Document excerpt
#####
Despite the arrival of Black Friday shopping mania, investors are in anything but festive mood as the FTSE 100 falls 42.9 points to 6680.52, dragged lower by fresh declines in oil stocks. The sector is under significant pressure after producers' cartel OPEC failed to cut its output leading to an extension in the collapse in crude prices - BG (BG.) slips 7.5% to 911.3p, BP (BP.) is down 3.2% to 412.7p and Royal Dutch Shell (RDSA) 3.3% to £21.91.
In the mid cap space Premier Oil (PMO) is off 12.3% to 189.4p, Enquest (ENQ) 9.5% to 52.7p and Ophir Energy (OPHR) 11.5% to 139.8p. On the oil services side Wood (WG.) is down 5.5% to 597.5p and Hunting (HTG) off 7.7% at 578p. We look at the story in more detail here.
Bucking the doom and gloom is housebuilder MJ Gleeson (GLE), which jumps 6.7% to 365p as its latest market missive triggers profit upgrades from broker N+1 Singer. The urban regeneration and strategic land specialist says first half trading is well ahead of last year and expects further land sales in the second half to boost cash flow.
Grocery giants are in the red again as the fallout from the chicken contamination scare continues, with Tesco (TSCO) 2p cheaper at 183.65p, Morrisons (MRW) marked down 1.8p to 176.2p and Sainsbury's (SBRY) shedding 4.4p to 229.5p.
Theme park operator Merlin Entertainments (MERL) edges up 1% to 371.2p on news it will open its first Legoland park in South Korea in 2017. The total estimate cost of the park is £172 million, of which Merlin will invest £57 million. The company expects to achieve a return on invested capital (ROIC) of 20%, implying £34 million of pro-forma earnings before interest, taxes, depreciation and amortisation (EBITDA).
#####
Given records
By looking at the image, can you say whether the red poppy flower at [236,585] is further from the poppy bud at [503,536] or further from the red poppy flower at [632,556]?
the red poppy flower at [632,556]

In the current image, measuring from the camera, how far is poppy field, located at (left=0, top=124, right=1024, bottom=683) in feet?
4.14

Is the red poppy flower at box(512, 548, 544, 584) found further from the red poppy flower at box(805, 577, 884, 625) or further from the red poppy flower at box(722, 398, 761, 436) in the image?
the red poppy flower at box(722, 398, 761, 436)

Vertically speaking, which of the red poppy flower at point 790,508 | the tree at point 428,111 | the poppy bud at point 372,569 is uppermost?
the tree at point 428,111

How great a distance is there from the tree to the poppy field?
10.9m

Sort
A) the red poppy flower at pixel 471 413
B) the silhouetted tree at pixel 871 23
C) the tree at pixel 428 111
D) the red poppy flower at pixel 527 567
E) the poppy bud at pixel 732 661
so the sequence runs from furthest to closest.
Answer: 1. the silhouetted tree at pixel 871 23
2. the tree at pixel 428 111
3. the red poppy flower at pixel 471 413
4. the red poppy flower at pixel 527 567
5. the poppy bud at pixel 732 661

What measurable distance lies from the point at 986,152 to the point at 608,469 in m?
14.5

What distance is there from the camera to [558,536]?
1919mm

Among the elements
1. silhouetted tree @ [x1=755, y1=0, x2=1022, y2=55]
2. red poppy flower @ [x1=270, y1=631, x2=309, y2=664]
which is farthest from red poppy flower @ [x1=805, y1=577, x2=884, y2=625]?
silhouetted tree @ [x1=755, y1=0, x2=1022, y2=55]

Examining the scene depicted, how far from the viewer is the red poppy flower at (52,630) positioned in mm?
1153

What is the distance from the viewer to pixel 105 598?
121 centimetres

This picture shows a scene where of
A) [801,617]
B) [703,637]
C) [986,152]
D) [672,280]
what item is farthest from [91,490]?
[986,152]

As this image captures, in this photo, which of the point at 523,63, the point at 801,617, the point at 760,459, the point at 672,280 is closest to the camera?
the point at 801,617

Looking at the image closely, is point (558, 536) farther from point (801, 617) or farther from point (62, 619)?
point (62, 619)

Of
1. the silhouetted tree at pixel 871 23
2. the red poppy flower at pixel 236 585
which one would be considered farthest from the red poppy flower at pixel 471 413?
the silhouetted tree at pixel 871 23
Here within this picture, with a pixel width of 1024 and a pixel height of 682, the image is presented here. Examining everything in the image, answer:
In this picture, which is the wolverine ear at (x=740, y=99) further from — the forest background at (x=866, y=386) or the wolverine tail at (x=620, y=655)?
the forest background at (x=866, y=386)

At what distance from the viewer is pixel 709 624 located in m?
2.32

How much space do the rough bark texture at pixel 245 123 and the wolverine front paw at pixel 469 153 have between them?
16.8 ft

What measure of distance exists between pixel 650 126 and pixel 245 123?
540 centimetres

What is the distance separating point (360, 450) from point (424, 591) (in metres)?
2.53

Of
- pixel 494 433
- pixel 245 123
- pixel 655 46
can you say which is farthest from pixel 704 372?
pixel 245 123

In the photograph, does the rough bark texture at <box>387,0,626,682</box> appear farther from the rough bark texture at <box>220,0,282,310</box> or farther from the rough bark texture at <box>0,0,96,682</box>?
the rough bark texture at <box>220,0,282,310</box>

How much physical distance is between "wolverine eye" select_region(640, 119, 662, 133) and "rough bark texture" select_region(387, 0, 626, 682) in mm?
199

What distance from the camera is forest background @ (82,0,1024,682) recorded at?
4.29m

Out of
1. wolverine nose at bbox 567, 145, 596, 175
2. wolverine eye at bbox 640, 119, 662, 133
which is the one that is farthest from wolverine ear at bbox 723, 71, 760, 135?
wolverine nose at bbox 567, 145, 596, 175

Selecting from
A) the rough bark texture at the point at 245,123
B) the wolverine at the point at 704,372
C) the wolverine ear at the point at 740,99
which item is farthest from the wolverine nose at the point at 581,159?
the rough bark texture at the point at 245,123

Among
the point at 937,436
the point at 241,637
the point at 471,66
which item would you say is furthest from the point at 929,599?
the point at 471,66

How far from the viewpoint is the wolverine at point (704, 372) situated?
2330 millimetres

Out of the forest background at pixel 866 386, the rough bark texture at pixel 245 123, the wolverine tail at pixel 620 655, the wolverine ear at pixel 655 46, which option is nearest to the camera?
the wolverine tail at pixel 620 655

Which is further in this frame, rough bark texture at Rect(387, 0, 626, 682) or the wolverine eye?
#####
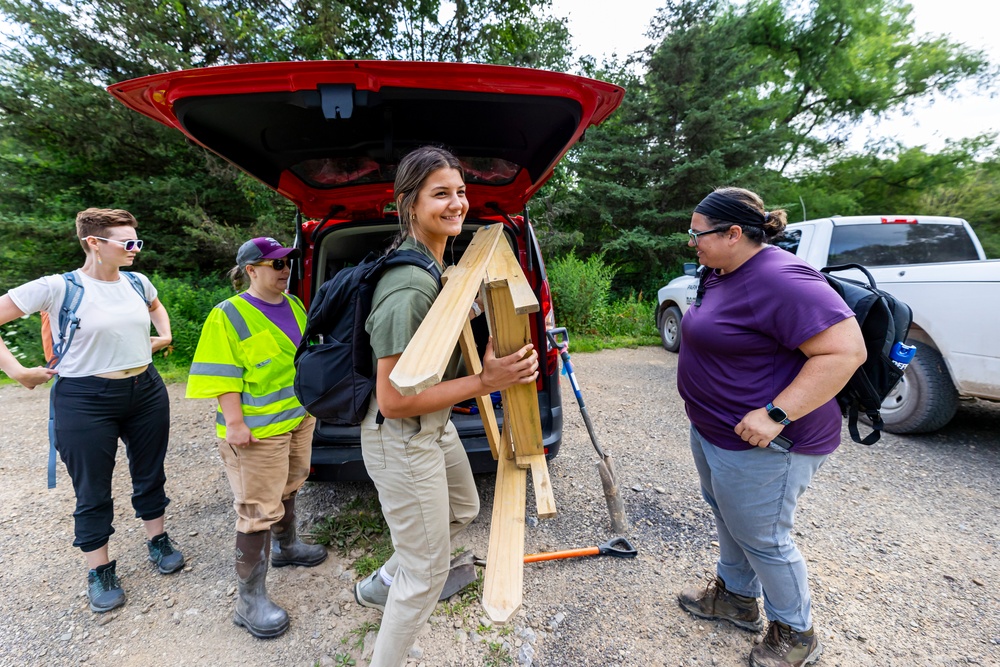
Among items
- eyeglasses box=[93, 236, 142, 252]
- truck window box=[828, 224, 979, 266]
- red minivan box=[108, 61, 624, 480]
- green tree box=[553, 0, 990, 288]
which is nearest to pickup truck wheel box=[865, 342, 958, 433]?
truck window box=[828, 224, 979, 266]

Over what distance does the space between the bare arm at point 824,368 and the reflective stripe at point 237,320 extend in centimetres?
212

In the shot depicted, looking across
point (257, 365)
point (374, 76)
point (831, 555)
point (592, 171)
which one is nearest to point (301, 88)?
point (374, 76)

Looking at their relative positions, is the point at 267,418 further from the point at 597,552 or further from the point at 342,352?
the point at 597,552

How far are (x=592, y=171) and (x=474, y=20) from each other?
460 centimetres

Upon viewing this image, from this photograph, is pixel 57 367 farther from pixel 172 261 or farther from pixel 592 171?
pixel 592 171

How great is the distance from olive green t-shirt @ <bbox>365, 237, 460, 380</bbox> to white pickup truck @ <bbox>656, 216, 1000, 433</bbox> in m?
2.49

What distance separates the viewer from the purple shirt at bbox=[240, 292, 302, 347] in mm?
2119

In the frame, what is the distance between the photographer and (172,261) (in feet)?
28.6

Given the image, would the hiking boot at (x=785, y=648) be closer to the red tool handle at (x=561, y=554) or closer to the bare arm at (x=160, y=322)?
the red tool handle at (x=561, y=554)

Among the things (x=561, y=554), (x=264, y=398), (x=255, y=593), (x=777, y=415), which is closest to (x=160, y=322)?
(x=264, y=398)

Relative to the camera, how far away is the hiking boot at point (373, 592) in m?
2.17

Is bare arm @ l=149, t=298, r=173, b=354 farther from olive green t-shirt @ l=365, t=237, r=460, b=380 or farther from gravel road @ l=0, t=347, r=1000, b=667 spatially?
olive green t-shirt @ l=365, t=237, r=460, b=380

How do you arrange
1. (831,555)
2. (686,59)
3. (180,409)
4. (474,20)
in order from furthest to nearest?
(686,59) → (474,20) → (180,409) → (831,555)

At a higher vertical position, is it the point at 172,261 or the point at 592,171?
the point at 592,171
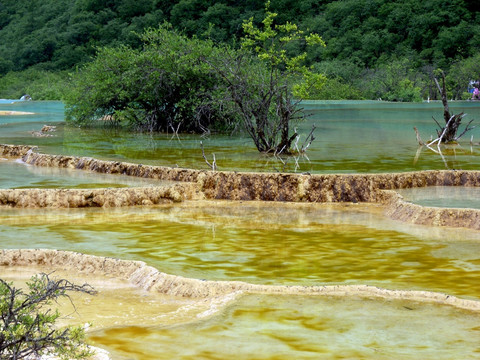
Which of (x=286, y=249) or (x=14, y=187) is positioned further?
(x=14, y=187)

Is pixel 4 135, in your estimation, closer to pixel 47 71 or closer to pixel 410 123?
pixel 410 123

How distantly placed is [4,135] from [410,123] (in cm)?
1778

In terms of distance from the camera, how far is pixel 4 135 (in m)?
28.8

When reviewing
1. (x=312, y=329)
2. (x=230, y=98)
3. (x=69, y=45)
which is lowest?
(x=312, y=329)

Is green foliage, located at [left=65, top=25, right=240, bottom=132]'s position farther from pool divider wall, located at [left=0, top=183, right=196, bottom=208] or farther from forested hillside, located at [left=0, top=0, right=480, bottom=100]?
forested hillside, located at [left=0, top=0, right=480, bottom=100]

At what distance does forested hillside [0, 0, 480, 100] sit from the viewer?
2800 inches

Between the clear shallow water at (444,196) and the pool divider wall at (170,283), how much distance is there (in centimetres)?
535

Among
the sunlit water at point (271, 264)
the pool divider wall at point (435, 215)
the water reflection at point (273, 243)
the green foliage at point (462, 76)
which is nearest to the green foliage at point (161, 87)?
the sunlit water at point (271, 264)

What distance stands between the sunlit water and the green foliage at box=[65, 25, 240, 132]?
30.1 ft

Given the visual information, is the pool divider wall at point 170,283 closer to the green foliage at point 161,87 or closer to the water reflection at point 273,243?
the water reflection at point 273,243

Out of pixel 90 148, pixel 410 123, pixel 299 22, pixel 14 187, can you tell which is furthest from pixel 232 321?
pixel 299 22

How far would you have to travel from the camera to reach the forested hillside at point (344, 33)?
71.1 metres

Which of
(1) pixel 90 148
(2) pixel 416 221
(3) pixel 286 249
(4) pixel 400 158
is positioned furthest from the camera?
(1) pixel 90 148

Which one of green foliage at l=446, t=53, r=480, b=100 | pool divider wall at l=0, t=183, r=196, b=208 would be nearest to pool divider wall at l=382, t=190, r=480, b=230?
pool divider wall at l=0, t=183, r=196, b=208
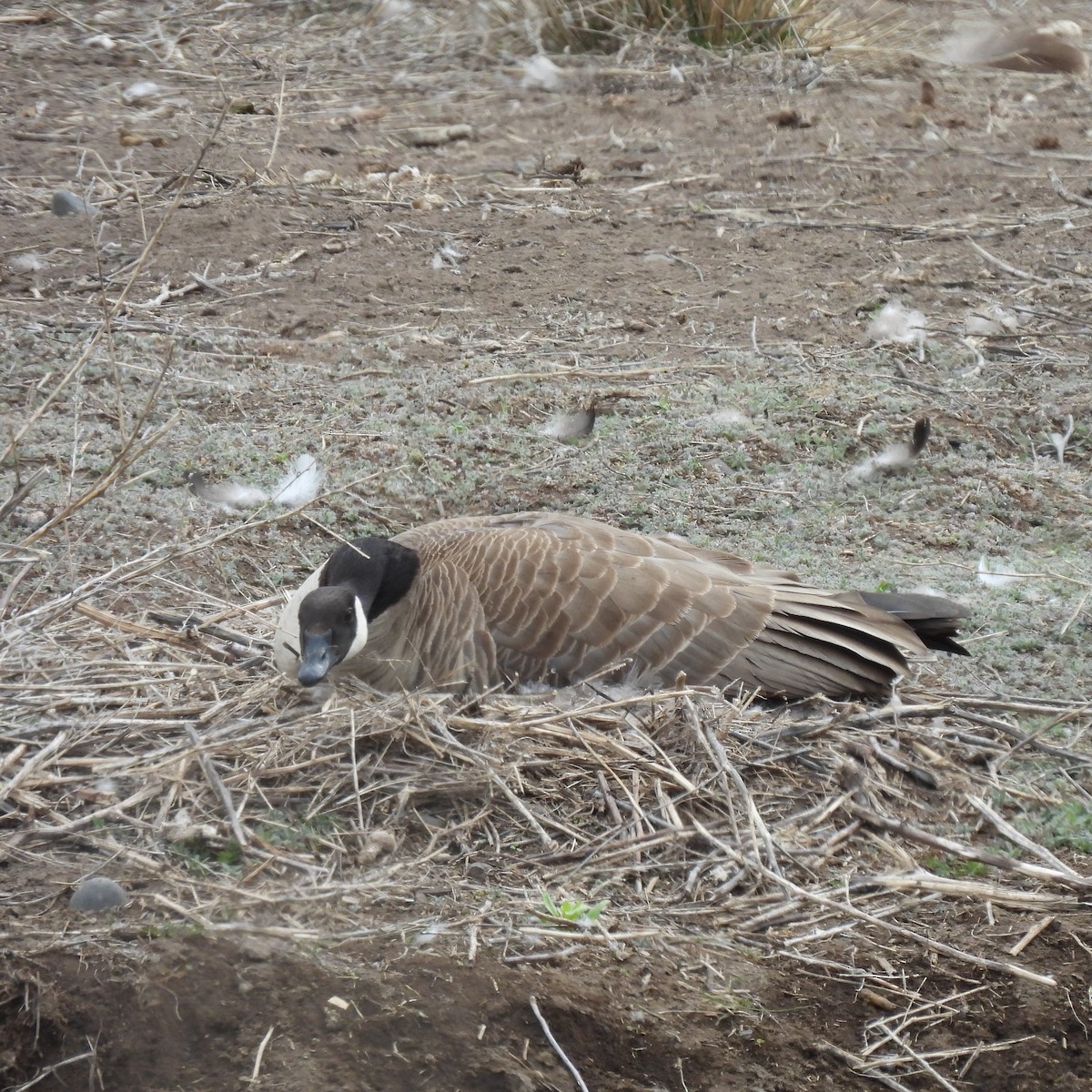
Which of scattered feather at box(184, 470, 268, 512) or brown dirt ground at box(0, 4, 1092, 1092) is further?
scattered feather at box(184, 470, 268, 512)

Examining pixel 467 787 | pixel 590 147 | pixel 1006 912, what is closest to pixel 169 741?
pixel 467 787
#####
Your assignment
Quote the FTSE 100 market report above in full, word for word.

Response area
Despite the arrival of Black Friday shopping mania, investors are in anything but festive mood as the FTSE 100 falls 42.9 points to 6680.52, dragged lower by fresh declines in oil stocks. The sector is under significant pressure after producers' cartel OPEC failed to cut its output leading to an extension in the collapse in crude prices - BG (BG.) slips 7.5% to 911.3p, BP (BP.) is down 3.2% to 412.7p and Royal Dutch Shell (RDSA) 3.3% to £21.91.
In the mid cap space Premier Oil (PMO) is off 12.3% to 189.4p, Enquest (ENQ) 9.5% to 52.7p and Ophir Energy (OPHR) 11.5% to 139.8p. On the oil services side Wood (WG.) is down 5.5% to 597.5p and Hunting (HTG) off 7.7% at 578p. We look at the story in more detail here.
Bucking the doom and gloom is housebuilder MJ Gleeson (GLE), which jumps 6.7% to 365p as its latest market missive triggers profit upgrades from broker N+1 Singer. The urban regeneration and strategic land specialist says first half trading is well ahead of last year and expects further land sales in the second half to boost cash flow.
Grocery giants are in the red again as the fallout from the chicken contamination scare continues, with Tesco (TSCO) 2p cheaper at 183.65p, Morrisons (MRW) marked down 1.8p to 176.2p and Sainsbury's (SBRY) shedding 4.4p to 229.5p.
Theme park operator Merlin Entertainments (MERL) edges up 1% to 371.2p on news it will open its first Legoland park in South Korea in 2017. The total estimate cost of the park is £172 million, of which Merlin will invest £57 million. The company expects to achieve a return on invested capital (ROIC) of 20%, implying £34 million of pro-forma earnings before interest, taxes, depreciation and amortisation (EBITDA).